If people voted with their feet, Norman Baker would have every reason to be worried. Aside from the student Liberal Democrat executive committee members, I can count the number of students in attendance at his talk on British politics on one hand. He half-jokes that the talk may as well have been held in his constituency, as he recognises some of the adult faces.

Norman Baker is a Liberal Democrat MP and, thanks to a recent reshuffle, Minister of State at the Home Office. He’s also a conspiracy theorist, publishing in 2007 The Strange Death of David Kelly, in which he questioned whether the real cause of the scientist’s death had been covered up by government. Caricatured by some parts of the media as eccentric, even a bit odd, much has been made of Clegg’s decision to trust him with our national security. I’m almost disappointed, as a result, by the talk and subsequent interview - he comes across as perfectly reasonable, professional and actually quite sensible.
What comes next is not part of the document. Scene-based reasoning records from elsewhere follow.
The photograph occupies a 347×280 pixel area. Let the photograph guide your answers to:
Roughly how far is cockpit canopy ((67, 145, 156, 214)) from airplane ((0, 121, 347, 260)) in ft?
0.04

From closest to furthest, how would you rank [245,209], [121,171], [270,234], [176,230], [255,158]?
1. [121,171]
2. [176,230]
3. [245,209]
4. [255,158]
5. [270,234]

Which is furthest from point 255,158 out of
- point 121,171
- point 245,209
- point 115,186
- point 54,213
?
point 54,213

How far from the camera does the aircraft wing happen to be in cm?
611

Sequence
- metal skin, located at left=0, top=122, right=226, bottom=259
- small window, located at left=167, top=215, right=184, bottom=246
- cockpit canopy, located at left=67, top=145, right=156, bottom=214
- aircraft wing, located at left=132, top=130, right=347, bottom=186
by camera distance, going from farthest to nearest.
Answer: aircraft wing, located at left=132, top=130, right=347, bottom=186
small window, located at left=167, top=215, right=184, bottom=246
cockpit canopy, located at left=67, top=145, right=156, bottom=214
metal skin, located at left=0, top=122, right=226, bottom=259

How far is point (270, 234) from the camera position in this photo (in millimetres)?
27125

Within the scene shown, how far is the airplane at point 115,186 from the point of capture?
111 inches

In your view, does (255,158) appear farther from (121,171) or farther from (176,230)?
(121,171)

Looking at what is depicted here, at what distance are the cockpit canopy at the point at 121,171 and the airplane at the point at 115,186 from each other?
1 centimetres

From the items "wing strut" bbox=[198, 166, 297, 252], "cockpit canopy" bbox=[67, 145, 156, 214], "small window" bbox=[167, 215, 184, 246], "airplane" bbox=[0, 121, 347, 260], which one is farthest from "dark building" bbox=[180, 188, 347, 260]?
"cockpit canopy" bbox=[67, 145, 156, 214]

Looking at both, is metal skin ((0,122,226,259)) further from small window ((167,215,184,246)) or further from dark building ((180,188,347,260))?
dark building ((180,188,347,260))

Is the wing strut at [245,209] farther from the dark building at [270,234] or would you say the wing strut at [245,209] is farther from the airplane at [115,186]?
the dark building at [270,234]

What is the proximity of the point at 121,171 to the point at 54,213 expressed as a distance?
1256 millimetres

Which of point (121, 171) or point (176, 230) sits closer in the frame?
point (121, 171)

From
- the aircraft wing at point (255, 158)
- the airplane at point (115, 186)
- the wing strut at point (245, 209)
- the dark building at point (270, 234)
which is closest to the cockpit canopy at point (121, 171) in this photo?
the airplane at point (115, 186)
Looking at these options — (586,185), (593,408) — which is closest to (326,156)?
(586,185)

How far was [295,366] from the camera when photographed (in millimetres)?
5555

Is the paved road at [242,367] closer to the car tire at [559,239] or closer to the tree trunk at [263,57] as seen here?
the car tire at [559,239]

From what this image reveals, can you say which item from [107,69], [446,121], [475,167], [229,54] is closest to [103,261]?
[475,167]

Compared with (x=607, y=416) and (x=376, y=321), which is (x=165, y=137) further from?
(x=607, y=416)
I ask if he ever feels like an outsider.

“I regard myself as independent minded, I’ve always adopted a policy in life of following the evidence wherever it goes, and if the conclusions from the evidence are uncomfortable, then so be it…there’s a safe segment you can work in as an MP, and if you move outside that segment then you take risks. I’ve always moved outside that segment, because there are things, I think, that should be said and looked into.”

A substantial part of his speech focuses on defending the party’s recent record. He sees policies such as the pupil premium, the raising of the income tax threshold and the closing of tax loopholes as part of a “huge list” of Liberal Democrat achievements in government that “wouldn’t be happening” under the Conservatives or the Labour Party.
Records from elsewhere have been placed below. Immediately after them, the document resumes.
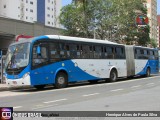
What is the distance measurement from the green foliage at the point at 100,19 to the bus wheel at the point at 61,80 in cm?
1889

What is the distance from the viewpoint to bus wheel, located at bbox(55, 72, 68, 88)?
21.1 metres

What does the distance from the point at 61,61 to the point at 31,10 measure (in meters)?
90.7

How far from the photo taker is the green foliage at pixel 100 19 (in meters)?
41.8

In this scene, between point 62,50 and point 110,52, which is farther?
point 110,52

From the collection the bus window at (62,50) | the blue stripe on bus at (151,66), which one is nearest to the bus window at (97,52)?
the bus window at (62,50)

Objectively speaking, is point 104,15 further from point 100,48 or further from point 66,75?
point 66,75

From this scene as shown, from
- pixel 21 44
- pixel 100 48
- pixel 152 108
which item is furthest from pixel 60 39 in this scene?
pixel 152 108

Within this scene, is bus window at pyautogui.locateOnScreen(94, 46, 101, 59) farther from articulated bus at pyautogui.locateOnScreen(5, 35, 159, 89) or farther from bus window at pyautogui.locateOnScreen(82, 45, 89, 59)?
bus window at pyautogui.locateOnScreen(82, 45, 89, 59)

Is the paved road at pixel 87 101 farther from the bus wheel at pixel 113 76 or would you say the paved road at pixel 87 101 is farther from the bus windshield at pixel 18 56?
the bus wheel at pixel 113 76

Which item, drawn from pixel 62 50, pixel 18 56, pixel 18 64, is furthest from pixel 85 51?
pixel 18 64

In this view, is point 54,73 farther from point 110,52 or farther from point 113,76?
point 113,76

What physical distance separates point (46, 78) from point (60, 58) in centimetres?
172

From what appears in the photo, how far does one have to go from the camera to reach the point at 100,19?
42.6m

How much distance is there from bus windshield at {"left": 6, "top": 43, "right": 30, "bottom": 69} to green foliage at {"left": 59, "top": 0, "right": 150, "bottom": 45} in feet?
67.8
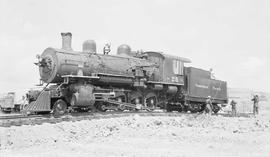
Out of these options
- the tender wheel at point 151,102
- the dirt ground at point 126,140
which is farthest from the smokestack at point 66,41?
the tender wheel at point 151,102

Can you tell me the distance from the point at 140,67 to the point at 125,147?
32.6 feet

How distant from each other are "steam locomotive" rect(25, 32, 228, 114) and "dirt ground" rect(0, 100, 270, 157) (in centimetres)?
332

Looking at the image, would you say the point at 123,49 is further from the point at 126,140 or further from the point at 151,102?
the point at 126,140

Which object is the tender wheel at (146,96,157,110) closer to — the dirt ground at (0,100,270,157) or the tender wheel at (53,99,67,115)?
the tender wheel at (53,99,67,115)

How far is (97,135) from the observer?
11344 millimetres

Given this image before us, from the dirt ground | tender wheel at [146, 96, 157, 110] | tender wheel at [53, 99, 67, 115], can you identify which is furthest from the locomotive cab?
the dirt ground

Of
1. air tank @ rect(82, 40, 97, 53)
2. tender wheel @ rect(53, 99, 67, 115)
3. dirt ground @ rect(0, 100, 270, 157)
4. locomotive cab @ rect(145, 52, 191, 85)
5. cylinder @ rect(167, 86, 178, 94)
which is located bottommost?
dirt ground @ rect(0, 100, 270, 157)

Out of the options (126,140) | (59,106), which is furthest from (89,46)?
(126,140)

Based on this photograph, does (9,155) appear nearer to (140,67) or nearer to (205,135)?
(205,135)

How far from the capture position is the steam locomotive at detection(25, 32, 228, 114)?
1594cm

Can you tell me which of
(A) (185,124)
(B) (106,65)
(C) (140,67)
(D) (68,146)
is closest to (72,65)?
(B) (106,65)

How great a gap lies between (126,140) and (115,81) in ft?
24.2

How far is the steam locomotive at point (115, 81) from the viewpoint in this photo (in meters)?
15.9

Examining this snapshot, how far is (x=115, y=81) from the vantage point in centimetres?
1775
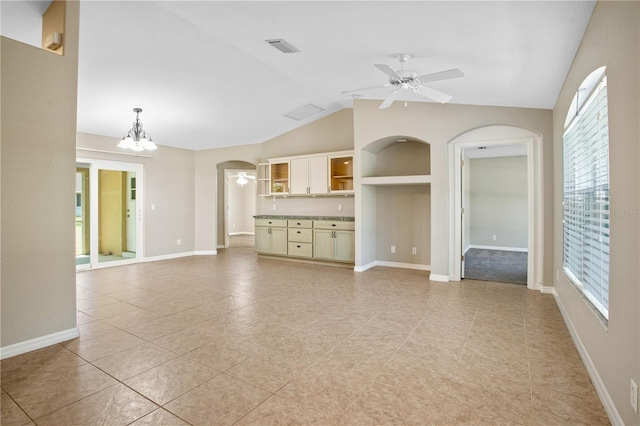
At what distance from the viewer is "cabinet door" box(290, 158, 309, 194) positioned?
697 cm

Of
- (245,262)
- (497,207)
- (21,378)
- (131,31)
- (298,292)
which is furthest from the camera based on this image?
(497,207)

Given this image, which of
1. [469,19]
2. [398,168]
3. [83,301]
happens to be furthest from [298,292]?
[469,19]

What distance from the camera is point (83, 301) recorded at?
421cm

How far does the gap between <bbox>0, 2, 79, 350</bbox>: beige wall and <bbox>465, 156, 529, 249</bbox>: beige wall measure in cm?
810

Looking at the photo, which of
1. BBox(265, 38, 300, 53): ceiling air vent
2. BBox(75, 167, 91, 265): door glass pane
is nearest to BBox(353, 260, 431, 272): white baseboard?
BBox(265, 38, 300, 53): ceiling air vent

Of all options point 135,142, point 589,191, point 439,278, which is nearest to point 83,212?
point 135,142

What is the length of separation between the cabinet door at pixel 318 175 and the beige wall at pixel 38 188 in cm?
435

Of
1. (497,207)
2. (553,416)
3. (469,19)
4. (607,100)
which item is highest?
(469,19)

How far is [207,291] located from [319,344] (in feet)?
7.82

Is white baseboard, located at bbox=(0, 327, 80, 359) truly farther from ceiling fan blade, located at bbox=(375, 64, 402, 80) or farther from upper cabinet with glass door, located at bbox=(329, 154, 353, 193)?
upper cabinet with glass door, located at bbox=(329, 154, 353, 193)

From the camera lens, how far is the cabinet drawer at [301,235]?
6805mm

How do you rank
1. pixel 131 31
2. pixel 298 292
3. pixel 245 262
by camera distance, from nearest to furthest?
pixel 131 31, pixel 298 292, pixel 245 262

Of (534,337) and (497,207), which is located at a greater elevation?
(497,207)

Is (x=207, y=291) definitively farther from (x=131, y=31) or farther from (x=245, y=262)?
(x=131, y=31)
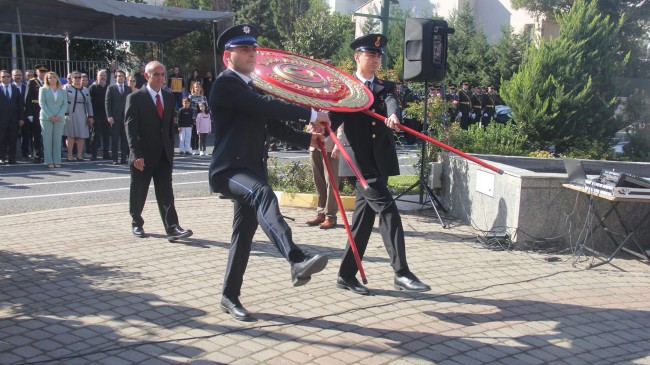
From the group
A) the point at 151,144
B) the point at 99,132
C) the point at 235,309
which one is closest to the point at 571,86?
the point at 151,144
Baker argues that his party got a “better deal in the coalition agreement than the Tories,” and believes seventy-five per cent of the coalition’s work to be positive.
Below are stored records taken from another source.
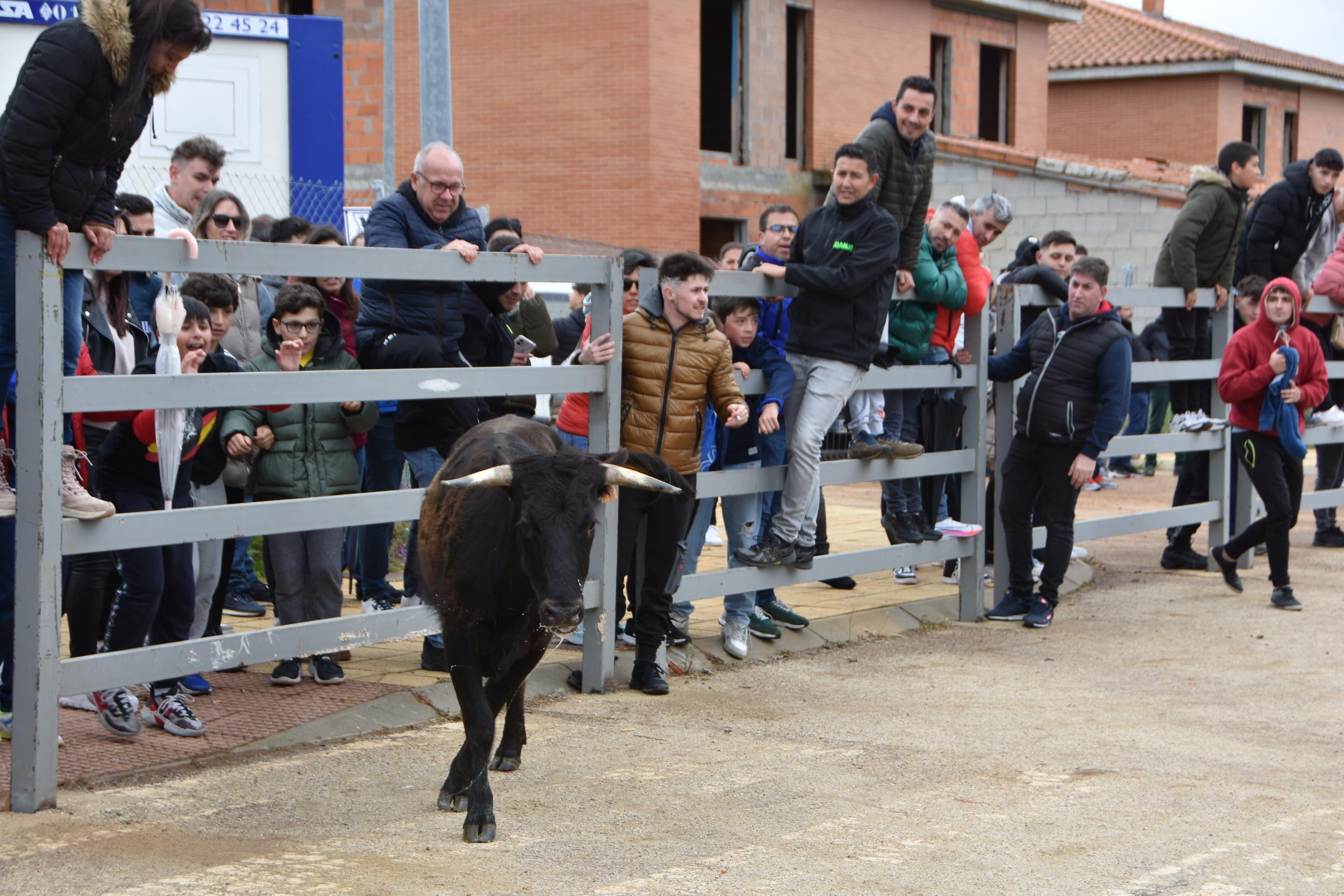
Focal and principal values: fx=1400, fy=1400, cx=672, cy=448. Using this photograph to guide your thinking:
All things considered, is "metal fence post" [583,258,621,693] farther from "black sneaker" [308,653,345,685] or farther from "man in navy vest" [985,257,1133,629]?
"man in navy vest" [985,257,1133,629]

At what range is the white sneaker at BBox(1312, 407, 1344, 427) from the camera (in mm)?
11117

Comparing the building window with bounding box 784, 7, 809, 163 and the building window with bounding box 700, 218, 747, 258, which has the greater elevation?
the building window with bounding box 784, 7, 809, 163

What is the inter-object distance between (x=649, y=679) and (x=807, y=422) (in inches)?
65.2

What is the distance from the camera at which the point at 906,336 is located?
8.36 metres

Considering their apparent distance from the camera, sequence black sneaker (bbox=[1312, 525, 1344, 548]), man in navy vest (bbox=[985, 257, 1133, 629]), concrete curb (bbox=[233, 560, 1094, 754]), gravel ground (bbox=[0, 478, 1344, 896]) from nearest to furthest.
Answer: gravel ground (bbox=[0, 478, 1344, 896]), concrete curb (bbox=[233, 560, 1094, 754]), man in navy vest (bbox=[985, 257, 1133, 629]), black sneaker (bbox=[1312, 525, 1344, 548])

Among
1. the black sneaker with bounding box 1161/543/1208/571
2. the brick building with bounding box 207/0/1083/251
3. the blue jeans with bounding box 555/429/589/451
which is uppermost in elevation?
the brick building with bounding box 207/0/1083/251

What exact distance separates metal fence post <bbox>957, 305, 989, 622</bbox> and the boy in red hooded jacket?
6.53ft

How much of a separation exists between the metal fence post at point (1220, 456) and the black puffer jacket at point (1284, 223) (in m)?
0.62

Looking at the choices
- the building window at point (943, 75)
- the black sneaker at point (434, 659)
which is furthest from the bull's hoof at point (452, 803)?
the building window at point (943, 75)

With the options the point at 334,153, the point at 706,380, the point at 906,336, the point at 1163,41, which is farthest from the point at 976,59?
the point at 706,380

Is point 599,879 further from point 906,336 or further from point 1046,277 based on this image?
point 1046,277

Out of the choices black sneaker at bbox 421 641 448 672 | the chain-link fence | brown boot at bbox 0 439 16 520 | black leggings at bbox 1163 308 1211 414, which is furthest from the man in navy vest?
brown boot at bbox 0 439 16 520

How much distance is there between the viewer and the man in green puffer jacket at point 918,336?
8156 mm

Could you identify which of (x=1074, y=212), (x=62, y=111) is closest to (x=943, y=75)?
(x=1074, y=212)
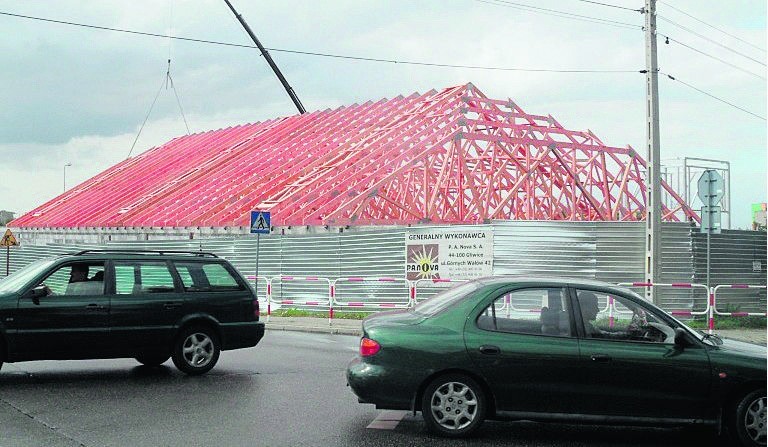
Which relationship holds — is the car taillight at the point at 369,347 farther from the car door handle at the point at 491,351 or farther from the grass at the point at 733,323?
the grass at the point at 733,323

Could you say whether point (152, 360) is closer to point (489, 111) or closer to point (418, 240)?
point (418, 240)

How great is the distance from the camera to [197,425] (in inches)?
323

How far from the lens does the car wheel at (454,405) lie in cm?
770

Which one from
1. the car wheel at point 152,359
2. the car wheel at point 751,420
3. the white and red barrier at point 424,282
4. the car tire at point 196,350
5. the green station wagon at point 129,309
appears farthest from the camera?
the white and red barrier at point 424,282

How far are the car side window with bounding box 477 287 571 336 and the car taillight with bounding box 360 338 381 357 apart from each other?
91cm

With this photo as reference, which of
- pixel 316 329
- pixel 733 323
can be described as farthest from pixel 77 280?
pixel 733 323

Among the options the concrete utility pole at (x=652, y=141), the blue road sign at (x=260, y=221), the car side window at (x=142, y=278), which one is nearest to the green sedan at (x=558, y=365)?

He concedes, though, that some government actions have been “more difficult to justify.” He stops short of expressing pride in the government’s achievements, but tells me “I’m proud of the Lib Dem record. Genuinely.”

It strikes me as slightly odd then, that he spends so long justifying Liberal Democrat actions to an audience predominantly made up of party activists – why does he feel the need to defend the government’s record to a room of loyalists? Perhaps he was just expecting a bigger audience.

To be fair to Baker, he is often refreshingly frank for a politician. His description of his party’s transition from a party of opposition to a party of government is in equal parts insightful and honest. He admits that the Liberal Democrats have been playing “catch up” in office, lacking the Tories’ experience of holding power. His message on tuition fees is delivered from a similar stance. He is clear that as a party of protest they naively “over-promised – it wasn’t done cynically,” and also hesitantly reveals – “I don’t know if this is public knowledge or not” – that Nick Clegg had personally argued against the scrapping of tuition fees as party policy. Red lines will be drawn for the 2015 manifesto: “Lessons have been learnt,” he assures us.

He also gives us a glimpse of the coalition’s unusual working relationship. Baker describes Theresa May as competent, a “strong character”. But he reveals that although they have a reasonable working relationship, he had to hold a candid talk with her on joining the Home Office, insisting that it was Tory sources who had ordered the press smears on his promotion, regardless of her denial.

Baker is self-professedly on the left wing of the Liberal Democrats. He is undeniably uncomfortable working so closely with the Conservatives, but the experience of coalition seems to have brought them together, forcing a level of collegiality in spite of their fundamental differences. His assessment of Labour is scathing: “My respect for the Labour party has really gone downhill since being in government.”

He is noncommittal when pressed on who he’d rather work with after the next election, but the tone of his speech - “they’re far more tribal than the Tories…I don’t particularly relish the idea of being in government with Labour after election” – seems to suggest a marked preference for more of the same.

Baker is keen to stress the progressive nature of the “Lib Dem stamp” on government, in contrast to the Tories, who he claims are “becoming the nasty party once again” in the eyes of the public. On Nick Boles’ idea of a National Liberal ticket to run joint Tory/Lib Dem candidates in 2015 his verdict is unequivocal: “It’s not going to happen…how dare you take the word liberal! Liberal’s the best word in politics.”

The Liberal Democrats are though undeniably a changed party, no longer the anti-establishment option that provided the base for much of their support. In Baker’s view this is not necessarily a bad thing: he points out that the myth that a Liberal Democrat vote is a wasted one has been dispelled.

“I don’t think we’re going to take the country by storm at the next election,” he concedes. But, despite persistently abysmal polling, he is cautiously optimistic: “[We will] keep what we’ve got, by and large.”

If he’s right, we had better get used to the idea of a Liberal Democrat government; with the polls so tight, it is not inconceivable that coalition politics in Britain might be here to stay. Given the poor attendance, though, it seems that, in Cambridge at least, his party have got their work cut out to convince the electorate of their right to remain, or even, in fact, of the right to have their case heard.